Your firm and its services are a commodity, like it or not. The wide availability of numerous staffing and recruitment vendors, the fact that no single entity owns the product, and the fixation on price by both customers and staffing companies that choose to compete on markup all drive the reality our industry remains a commoditized business.

Whether an individual firm remains a commodity or not is a strategic choice. Company size, location and industries served matter little when leaders adopt sound methods to become distinct or even irreplaceable. A growing group of savvy industry veterans and relative newcomers are differentiating their firms through shifts in business practices, packaging of services, meaningful and simple innovations, and expanded methods for buying. Here’s how.

Quid Pro Quo Pricing

Some firms are acknowledging their own value by charging more, not just doing more. Leslie Boudreaux, CPA, a founder and partner of BVOH, shares that this is one of the strategies that has contributed to their success in recent years. “Because our service offering is higher, the price point is as well, and honoring this assures a better match between a prospective client and our company.”

BVOH is a boutique firm placing finance and accounting professionals in full-time and contract positions in the San Francisco Bay Area. Its quid pro quo approach to being rewarded for the value they provide has led to dramatic and consistent growth, along with repeat business over the past five years. By reinvesting some of these gains in the company, especially in improving technology and enhancing best practices, customers and candidates are benefiting from the marriage of an on-demand, responsive service with an advisory approach to customer and candidate interactions. This includes candidate career development and counseling, which creates a better product for customers, and counseling clients on the latest trends in hiring and organizational structure, helping these organizations attract and retain the best talent.
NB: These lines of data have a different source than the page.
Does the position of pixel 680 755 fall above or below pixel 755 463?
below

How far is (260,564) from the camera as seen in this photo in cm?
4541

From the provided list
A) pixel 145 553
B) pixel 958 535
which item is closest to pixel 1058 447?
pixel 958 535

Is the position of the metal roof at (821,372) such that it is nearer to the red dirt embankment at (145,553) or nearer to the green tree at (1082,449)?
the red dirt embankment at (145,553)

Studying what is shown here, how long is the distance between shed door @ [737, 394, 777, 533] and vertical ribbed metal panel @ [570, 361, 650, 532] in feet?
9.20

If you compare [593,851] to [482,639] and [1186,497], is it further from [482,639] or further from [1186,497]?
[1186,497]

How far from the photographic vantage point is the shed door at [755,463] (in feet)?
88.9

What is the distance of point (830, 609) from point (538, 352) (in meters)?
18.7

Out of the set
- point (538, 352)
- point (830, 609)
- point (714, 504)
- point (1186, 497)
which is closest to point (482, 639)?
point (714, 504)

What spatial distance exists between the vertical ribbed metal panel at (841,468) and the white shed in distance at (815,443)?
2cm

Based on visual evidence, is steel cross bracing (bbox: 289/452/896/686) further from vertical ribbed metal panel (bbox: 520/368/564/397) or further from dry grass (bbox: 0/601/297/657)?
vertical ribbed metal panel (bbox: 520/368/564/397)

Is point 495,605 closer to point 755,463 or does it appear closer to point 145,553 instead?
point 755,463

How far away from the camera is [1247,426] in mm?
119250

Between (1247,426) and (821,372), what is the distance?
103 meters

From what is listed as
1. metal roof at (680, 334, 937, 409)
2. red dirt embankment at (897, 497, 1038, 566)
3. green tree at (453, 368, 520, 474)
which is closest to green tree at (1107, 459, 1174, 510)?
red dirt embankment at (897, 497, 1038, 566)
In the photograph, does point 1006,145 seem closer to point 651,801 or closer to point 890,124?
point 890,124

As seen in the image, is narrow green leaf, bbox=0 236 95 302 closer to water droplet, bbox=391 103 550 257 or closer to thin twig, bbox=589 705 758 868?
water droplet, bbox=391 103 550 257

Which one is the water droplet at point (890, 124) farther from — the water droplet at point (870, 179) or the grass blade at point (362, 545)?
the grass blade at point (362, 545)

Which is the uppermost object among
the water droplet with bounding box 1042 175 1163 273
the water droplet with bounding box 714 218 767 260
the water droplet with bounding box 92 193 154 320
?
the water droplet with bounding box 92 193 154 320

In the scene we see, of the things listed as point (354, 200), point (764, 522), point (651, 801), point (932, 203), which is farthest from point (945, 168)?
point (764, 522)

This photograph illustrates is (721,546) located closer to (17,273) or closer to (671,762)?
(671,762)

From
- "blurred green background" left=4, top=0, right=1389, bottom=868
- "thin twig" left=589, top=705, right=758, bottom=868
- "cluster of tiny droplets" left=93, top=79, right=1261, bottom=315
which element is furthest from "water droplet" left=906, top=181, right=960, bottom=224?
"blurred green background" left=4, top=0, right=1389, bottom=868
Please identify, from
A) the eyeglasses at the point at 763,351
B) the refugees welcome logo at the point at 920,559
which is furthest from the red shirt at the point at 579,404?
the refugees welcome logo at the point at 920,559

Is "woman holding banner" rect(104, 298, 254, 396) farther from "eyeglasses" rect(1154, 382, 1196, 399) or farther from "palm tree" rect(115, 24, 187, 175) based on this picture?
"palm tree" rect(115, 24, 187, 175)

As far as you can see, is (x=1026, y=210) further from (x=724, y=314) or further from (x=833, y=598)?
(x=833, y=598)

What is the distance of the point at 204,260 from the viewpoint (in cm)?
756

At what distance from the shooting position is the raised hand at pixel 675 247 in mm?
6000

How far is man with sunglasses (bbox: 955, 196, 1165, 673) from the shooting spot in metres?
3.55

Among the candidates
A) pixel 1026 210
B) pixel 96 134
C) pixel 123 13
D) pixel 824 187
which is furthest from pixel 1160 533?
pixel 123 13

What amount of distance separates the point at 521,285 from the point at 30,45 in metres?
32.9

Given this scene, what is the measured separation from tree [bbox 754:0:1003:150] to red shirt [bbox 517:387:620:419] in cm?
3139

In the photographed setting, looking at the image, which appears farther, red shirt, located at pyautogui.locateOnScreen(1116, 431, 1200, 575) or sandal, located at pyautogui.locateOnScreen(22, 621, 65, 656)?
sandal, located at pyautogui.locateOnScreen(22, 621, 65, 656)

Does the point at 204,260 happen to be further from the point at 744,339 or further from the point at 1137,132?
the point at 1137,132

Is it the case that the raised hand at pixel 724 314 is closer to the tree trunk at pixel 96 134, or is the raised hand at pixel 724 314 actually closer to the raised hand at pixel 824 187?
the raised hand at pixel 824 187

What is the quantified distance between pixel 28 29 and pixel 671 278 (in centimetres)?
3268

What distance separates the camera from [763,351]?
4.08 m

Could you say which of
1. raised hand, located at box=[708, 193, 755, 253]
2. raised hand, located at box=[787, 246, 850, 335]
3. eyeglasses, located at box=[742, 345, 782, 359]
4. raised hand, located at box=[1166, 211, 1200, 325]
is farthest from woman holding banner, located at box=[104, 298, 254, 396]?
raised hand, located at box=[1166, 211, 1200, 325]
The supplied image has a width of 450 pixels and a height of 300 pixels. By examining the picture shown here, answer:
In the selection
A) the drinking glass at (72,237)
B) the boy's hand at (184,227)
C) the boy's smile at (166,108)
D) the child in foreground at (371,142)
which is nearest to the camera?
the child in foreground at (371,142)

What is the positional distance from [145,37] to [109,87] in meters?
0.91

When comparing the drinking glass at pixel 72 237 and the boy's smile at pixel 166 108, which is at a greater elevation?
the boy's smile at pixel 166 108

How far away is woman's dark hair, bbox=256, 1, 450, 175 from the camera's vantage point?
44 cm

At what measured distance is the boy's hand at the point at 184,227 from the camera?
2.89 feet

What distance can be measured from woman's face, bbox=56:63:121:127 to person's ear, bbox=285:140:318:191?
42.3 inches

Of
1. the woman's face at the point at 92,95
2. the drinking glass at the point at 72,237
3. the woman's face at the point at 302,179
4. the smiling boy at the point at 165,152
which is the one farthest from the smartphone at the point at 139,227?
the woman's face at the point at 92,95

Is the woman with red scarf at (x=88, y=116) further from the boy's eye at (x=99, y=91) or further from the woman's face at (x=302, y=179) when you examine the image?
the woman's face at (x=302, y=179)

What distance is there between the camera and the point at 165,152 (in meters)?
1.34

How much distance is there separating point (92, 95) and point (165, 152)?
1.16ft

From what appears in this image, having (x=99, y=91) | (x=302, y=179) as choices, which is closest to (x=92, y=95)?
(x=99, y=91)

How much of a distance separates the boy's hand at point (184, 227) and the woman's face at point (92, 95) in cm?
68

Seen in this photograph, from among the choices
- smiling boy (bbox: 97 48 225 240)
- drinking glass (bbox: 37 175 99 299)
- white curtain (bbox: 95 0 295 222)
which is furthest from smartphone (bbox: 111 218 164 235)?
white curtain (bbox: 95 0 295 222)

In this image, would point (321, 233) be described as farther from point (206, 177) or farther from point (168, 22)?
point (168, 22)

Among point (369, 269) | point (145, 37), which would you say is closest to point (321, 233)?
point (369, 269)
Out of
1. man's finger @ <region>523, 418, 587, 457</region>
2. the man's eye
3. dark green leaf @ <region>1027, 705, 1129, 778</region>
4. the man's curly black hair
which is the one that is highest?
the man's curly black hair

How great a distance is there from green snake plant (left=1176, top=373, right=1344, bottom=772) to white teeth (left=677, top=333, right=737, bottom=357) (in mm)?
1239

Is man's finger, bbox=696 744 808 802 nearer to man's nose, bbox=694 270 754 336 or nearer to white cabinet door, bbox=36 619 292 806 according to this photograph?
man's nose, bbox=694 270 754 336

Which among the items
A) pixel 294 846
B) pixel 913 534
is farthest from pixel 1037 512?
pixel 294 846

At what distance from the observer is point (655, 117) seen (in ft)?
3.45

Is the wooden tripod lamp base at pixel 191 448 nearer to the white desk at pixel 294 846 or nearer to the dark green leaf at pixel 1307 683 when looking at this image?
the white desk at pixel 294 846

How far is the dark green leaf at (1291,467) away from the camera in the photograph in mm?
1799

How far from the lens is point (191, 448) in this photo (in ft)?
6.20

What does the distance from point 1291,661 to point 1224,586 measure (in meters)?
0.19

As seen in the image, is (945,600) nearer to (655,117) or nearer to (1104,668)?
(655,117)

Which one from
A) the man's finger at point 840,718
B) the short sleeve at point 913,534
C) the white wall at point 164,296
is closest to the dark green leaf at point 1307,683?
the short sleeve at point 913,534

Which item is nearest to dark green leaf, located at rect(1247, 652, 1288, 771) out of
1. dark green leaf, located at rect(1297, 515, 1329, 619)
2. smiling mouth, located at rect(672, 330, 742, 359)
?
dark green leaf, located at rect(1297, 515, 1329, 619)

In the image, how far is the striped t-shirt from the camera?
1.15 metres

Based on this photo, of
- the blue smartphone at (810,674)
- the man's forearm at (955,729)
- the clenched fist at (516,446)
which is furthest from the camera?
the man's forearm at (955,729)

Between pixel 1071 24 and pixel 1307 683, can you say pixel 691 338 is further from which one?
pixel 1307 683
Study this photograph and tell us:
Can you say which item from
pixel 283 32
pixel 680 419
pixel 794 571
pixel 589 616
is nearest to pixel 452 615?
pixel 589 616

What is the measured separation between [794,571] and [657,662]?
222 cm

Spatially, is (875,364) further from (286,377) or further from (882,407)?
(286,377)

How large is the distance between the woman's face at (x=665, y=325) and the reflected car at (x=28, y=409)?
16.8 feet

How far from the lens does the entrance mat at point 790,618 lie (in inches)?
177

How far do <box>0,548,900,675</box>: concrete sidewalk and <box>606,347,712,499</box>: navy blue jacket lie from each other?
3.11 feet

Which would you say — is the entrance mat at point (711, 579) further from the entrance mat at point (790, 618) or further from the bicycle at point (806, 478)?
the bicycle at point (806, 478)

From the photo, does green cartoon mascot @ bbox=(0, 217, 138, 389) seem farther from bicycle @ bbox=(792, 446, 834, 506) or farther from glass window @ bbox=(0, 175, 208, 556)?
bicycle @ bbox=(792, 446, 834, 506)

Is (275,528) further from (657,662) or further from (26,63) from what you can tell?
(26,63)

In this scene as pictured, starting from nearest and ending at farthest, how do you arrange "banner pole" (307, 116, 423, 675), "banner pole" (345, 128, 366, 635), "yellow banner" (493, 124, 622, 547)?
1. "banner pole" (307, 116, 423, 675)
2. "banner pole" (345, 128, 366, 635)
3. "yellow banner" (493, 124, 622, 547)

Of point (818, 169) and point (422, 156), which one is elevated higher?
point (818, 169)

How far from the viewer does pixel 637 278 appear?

Having value offerings such as these, combined with a willingness to charge for this value, positions firms like BVOH to create custom packaging of services for buyers, expanding the ways in which they buy. Offering escalating value for an escalating price not only gives customers more options, it often makes other firms irrelevant as they have all the choices they need in one place.

Lean Recruiting

Boutique firms are not the only ones focusing on value, with larger companies and franchise organizations also keeping the focus away from price. AtWork Group, an award-winning and nationally known franchisor of staffing services, has developed a sales process that focuses on four distinct factors that show the true value a staffing partner brings to the table — time savings, flexibility, ROI through cost savings and risk mitigation. “These four components build a foundation of values that helps separate our organization from those who are throwing ‘warm bodies’ at job orders,” says President Jason Leverant.

Reducing the required effort of all parties along with improving return on investment are part of a growing, global movement known as lean recruiting. Eliminating wasted time, resources, energy and effort benefits everyone as clients have talented people working more quickly, candidates land better opportunities with less effort, and their providers are rewarded for their efforts while also being able to serve more customers. Patterned on some of the best attributes of lean manufacturing, a systematic method for eliminating waste within a manufacturing process, lean recruiting addresses some of the persistent challenges in our business, especially those focused upon productivity and execution.

“Inherently, our model is promoting a higher quality of service provided to customers and candidates, as evidenced by our high satisfaction scores when polled under Inavero’s Best of Staffing surveys (75% net promoter scores or higher),” Leverant shares. “In addition, this has led to increased gross margin percentages and improvements in employee retention.”

Niching the Niche

Working a niche has been a long-standing strategy that many believe has helped reduce some of the commoditization within our industry. While this approach, to some degree, has created at least a modicum of differentiation, the very fact that “niching” is not new or unique limits the effective- ness of it as a standalone strategy. Creating a distinct offering that buyers view as one-of-a-kind is requiring renewed thought and shifts in focus.

Mike Gawthorne, CEO of UK-based Serocor Group, a human capital management firm, has successfully taken on the task of refining and deepening the niche approach of his company, which focuses on the engineering, information technology and technical arenas. “We have reshaped our organization to have clearly defined divisions of specialization that are led by industry experts. They have been tasked with not just creating their own areas of expertise, but also in developing independent cultures representing the sectors they support.”

Serocor’s group of five distinct brands (ARM, Optamor, Bloc, Hawker Chase Executive and Serocor Solutions) are cornering and covering their markets better than ever as a result of these Micro-Niching initiatives, effectively becoming the UK’s recruitment industry equivalent of an agent to the stars of film or sport. By deepening their level of knowledge and engagement, they are able to create lasting contract and fulltime matches with a speed and accuracy unparalleled by traditional niche providers.

“In a relatively short period of time, we have increased margins and improved our productivity per head,” comments Gawthorne. “The longer-term effects include a much better market presence as we have been able to position our brands more clearly in the market, becoming de facto thought leaders in the process.”

The day our industry gains the ability to manufacture cyborg temps, contractors and direct hire candidates will be the beginning of the end of commoditization as we currently know it. Until then, ongoing creativity and innovation in how we serve up the commodity that is staffing will be required to remain competitive and, in many cases, viable as a business. That is actually good news for an industry that is full of people with an entrepreneurial spirit.